When a debugger or profiler captures a stack trace for a given thread, it obtains a pointer to the first stack frame from the thread’s ebp register and then starts walking this linked list until it reaches the stack root, recording the return addresses it sees along the way in a buffer.

Subsequent profiling tools may then translate the addresses to function names and/or file+line numbers using a symbolizer that makes use of debug info for the binary, and this information may be logged or displayed as useful for the tool in question.
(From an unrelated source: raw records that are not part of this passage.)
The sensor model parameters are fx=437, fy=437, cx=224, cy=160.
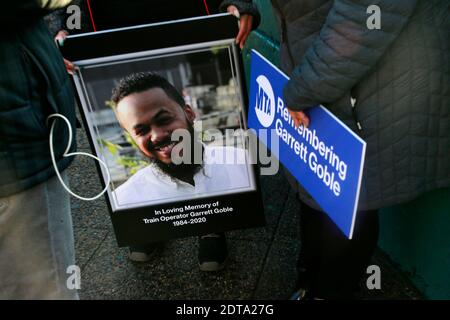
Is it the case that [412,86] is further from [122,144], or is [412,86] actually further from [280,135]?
[122,144]

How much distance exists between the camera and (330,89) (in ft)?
4.99

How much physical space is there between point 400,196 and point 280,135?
56 centimetres

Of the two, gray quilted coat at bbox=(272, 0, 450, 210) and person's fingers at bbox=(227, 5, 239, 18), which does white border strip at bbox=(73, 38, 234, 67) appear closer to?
person's fingers at bbox=(227, 5, 239, 18)

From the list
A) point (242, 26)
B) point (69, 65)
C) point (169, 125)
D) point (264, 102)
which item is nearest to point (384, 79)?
point (264, 102)

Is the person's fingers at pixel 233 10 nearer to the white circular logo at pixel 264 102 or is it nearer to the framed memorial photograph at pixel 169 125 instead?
the framed memorial photograph at pixel 169 125

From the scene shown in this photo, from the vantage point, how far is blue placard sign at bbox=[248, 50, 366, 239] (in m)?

Usually these stack frames live in a single contiguous memory region and the data structure looks a bit like this:

If we want to walk the async-stack trace instead of the normal stack trace then we still want to first start walking normal stack frames just like we do for a normal stack trace. A coroutine may call normal functions and we want to include the frames for these normal function calls in the stack trace. However, when we get to the frame corresponding to the top-most coroutine (in this case coro_function_1) we do not want to follow the ‘nextFrame‘ link into the coroutine_handle::resume method as the normal stack walking would. Instead we need a link to the waiting coroutine. At this point in the trace the histories for the normal stack trace and the async-stack trace diverge. To walk an async-stack trace involves answering a few questions:

  • How do we identify which stack frames correspond to async frames?
  • How do we find the address of the next async frame?
  • How and where do we allocate storage for the async frame data?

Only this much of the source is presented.